Since you set up a DSRA, you can draw funds out for these purposes tax-free and do not have to worry about the associated paperwork involved. This allows you to apply your available cash to meeting your immediate debt payments instead of the paperwork.
What are the Pros and Cons of using a DSR Account?
Proponents of using a DSR account offer three main advantages over the traditional cash reserve account, and the two main cons.
Pros of Using a DSR Account
One advantage is that there’s a reserve account already on the books. The other is the annual minimum payment doesn’t really matter. It’s a non-issue.
Using a DSR account instead of a cash reserve can result in smaller-than-normal minimum payments because of the regular and predictable flow of revenue. However, there will still be adjustments needed for the actual minimum payments needed to ensure the overall cash position stays close to the required amount.
A DSR account allows for greater predictability of the payment due dates and can reduce the requirement for cash on hand, the liquidity cost.

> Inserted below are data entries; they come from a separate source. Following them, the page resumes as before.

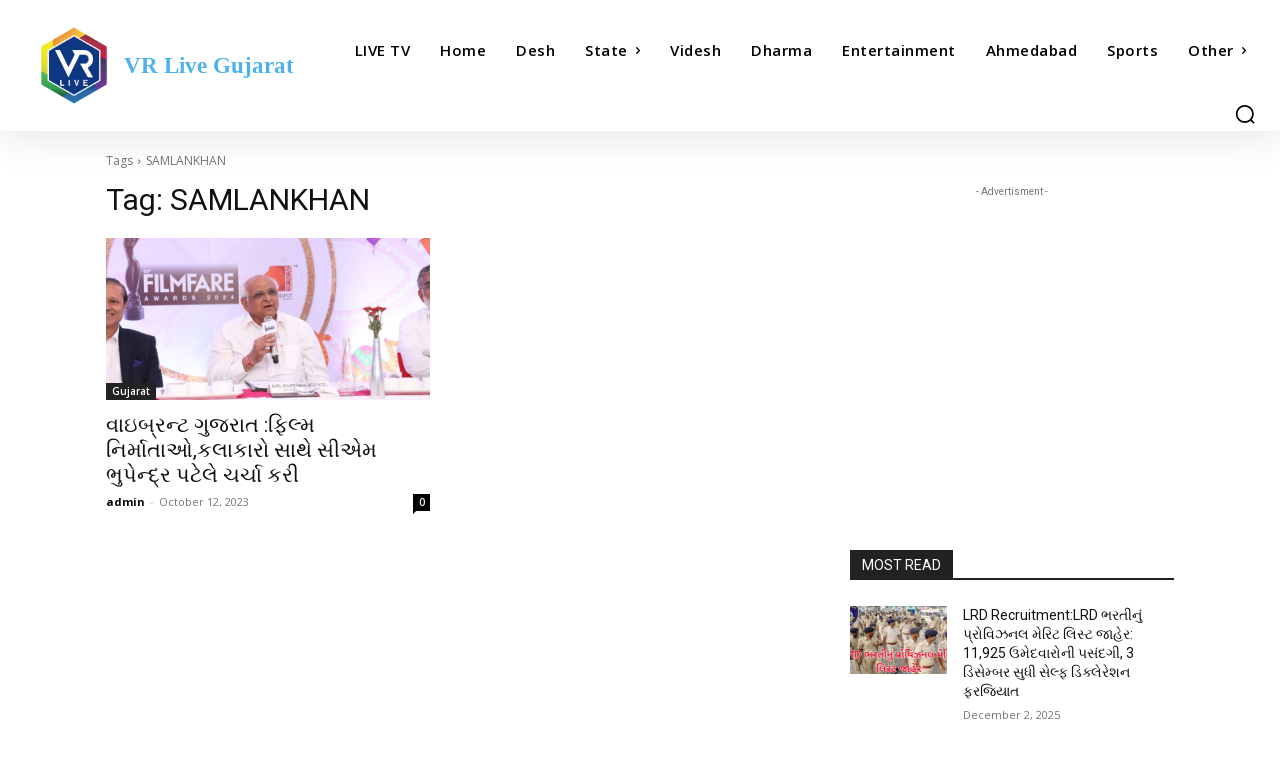

--- FILE ---
content_type: text/html; charset=utf-8
request_url: https://www.google.com/recaptcha/api2/aframe
body_size: 267
content:
<!DOCTYPE HTML><html><head><meta http-equiv="content-type" content="text/html; charset=UTF-8"></head><body><script nonce="kxXqM8d7phjNWnxNzagDdg">/** Anti-fraud and anti-abuse applications only. See google.com/recaptcha */ try{var clients={'sodar':'https://pagead2.googlesyndication.com/pagead/sodar?'};window.addEventListener("message",function(a){try{if(a.source===window.parent){var b=JSON.parse(a.data);var c=clients[b['id']];if(c){var d=document.createElement('img');d.src=c+b['params']+'&rc='+(localStorage.getItem("rc::a")?sessionStorage.getItem("rc::b"):"");window.document.body.appendChild(d);sessionStorage.setItem("rc::e",parseInt(sessionStorage.getItem("rc::e")||0)+1);localStorage.setItem("rc::h",'1764734780275');}}}catch(b){}});window.parent.postMessage("_grecaptcha_ready", "*");}catch(b){}</script></body></html>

The onus of the debt portfolio, including associated liabilities, in most jurisdictions is largely carried by one party (the Department of Finance in Ireland). For the financial sector, this means two things: that a de-risking exercise has to be undertaken, and that contingency plans have to be made in case of a political crisis. With the many risks that these books carry, this strategy is not only prudent, but also necessary, both from an accounting and political point of view. With this in mind, it is worthwhile to consider the structure of the debt portfolio in Ireland and the two reserve accounts (DSRA and NSRA) it consists of.